As chess gets popular in the United States, the opportunity to participate in chess camps or school programs also have increased.
Parents and coaches can us the information from this post to encourage students to actively learn in chess.
Chess programs can be grouped by age or, more commonly, chess levels. Here are three common chess levels:
1. True beginner: learning the rules for the first time
2. Play-at-home level: knows the rules; ready to learn basic tactics and strategies
3. Tournament-play level: competed in tournaments; has been working on chess study; wants to increase chess rating.
Regardless of a student’s chess level, the following five points should be the focus to get the most out of a chess chess program.
• Asking Questions
• Playing Games
• Trying New Ideas
• Teaching Others
• Making Friends
Schools are moving toward more instruction and less interaction. Chess programs should not follow this pattern.
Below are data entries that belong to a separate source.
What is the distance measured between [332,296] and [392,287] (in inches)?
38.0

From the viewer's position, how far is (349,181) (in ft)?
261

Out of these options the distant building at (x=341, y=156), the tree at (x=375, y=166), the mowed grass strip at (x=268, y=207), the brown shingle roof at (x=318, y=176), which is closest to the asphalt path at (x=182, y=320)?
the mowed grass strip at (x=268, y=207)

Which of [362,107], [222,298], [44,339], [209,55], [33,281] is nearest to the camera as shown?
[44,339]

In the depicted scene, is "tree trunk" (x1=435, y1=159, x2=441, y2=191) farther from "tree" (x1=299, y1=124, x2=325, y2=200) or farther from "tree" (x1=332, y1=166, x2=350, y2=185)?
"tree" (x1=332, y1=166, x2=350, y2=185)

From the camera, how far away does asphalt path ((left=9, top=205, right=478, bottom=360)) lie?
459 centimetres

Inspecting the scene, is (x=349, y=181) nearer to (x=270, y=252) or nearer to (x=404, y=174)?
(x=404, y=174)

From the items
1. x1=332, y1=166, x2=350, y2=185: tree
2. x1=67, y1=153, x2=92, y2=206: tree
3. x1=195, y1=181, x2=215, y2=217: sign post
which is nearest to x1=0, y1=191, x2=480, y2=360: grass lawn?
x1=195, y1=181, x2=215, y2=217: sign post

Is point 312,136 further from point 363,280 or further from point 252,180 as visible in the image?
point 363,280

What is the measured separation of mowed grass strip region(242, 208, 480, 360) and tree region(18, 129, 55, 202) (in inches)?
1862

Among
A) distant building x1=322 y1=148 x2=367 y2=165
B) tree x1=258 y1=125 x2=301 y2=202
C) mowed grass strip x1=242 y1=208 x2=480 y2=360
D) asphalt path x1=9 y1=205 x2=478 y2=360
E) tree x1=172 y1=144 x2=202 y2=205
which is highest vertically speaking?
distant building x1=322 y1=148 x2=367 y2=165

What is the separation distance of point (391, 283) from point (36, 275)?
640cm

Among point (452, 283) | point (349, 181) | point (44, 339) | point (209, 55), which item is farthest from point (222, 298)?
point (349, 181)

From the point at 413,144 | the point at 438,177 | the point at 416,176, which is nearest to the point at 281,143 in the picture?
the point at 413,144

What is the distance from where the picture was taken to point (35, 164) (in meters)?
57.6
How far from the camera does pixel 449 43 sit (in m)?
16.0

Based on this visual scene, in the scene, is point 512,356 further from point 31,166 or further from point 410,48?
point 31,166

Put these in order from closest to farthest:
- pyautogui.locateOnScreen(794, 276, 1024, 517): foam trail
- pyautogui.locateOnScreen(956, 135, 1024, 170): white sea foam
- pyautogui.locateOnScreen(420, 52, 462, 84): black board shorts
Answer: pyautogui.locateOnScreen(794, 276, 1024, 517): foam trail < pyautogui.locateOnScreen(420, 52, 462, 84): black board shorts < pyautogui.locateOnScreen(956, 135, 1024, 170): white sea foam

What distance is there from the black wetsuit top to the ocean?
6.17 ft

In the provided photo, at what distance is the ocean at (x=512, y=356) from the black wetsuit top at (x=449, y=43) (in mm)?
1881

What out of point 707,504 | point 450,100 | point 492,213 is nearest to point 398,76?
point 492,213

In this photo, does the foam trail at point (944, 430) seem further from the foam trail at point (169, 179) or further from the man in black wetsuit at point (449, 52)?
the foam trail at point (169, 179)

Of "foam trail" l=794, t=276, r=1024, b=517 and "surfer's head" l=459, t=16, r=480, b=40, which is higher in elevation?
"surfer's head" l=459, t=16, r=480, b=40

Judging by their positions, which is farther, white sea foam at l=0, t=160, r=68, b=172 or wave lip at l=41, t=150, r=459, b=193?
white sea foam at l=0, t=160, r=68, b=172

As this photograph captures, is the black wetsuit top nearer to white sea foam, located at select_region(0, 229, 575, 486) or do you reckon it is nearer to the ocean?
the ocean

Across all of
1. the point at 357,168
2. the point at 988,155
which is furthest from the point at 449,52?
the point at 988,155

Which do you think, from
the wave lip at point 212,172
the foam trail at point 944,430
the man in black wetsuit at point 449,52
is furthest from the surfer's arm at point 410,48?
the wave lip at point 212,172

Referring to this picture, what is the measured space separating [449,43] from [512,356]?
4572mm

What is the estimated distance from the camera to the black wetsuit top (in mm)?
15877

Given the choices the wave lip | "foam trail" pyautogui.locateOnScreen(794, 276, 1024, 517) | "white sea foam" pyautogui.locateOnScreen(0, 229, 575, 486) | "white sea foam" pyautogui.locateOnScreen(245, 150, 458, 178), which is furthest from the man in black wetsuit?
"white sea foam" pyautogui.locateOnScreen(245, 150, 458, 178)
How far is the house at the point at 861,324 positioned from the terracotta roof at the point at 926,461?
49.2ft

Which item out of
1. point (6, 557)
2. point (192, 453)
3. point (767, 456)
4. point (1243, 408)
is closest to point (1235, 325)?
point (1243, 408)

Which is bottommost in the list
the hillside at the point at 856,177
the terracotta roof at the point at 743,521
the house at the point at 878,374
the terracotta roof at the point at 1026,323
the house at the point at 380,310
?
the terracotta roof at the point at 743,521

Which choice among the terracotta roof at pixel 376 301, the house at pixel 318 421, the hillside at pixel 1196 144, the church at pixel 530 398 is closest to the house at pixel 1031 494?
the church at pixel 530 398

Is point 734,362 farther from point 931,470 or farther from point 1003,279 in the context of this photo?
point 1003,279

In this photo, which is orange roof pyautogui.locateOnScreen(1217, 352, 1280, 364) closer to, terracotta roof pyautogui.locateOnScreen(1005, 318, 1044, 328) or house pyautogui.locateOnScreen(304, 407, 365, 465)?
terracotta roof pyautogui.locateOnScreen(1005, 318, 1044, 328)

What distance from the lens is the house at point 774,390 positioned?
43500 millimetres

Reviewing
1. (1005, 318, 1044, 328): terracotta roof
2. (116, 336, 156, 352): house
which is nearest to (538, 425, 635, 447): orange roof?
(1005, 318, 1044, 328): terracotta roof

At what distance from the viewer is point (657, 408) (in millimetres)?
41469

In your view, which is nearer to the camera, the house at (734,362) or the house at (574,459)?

Instead, questions during a lecture will bring ideas both for the students and the instructor.
It helps to encourage students to answer instructor’s questions without being afraid of being wrong. Questions can be general ones, like questions about chess world champions, chess history, etc. Or they can be knowledge-based, such as how to checkmate with two bishops.
Like many other activities, chess is a numbers game. Grandmasters generally play many more games than a beginner. Chess programs is an opportunity to play multiple games in a day.
A beginner should learn to not be afraid to play against stronger players. This is the chance to train and ask questions. At the same time, playing against less-experienced players is a chance for your child to teach what they know.
Either way, they can use the camp to increase their chess experiences.
Trying new ideas
In my lessons, I ask students to try out ideas at home (online), then learn from these experiences and apply them in tournaments.
Camp or school clubs are the best time to test ideas. If they want to learn a new opening, they can try it during these programs. Then they can ask questions about it.
Not only is this a low-stake environment (results don’t matter as much as in tournaments), but they can also immediately ask for feedback.
If you can’t explain it simply, you don’t understand it well enough.
Encourage a child to teach what they know. We live in an era where knowledge has become more of a commodity, and information can be easily found on the internet.
Not only are they helping others to learn new ideas, they’ll also clarify their own thoughts in the idea. For example, once they have learned how to checkmate with two bishops, showing others the process will only help them to understand it better.
Making new friends
This may be the most important of all. Going to chess camp or club will give a child the opportunity to make new friends with other chess players.
After all, chess is a game that shows off the competitive spirit on the board, and friendships off the board.
When a child interacts with other kids and works with them to solve problems, it will help them work during the camp, and more importantly, form a friendship for their chess careers to come.
Whether your kids are just picking up the game or are ready for tournament play, I hope this post will help you and them to gain the most from any chess programs.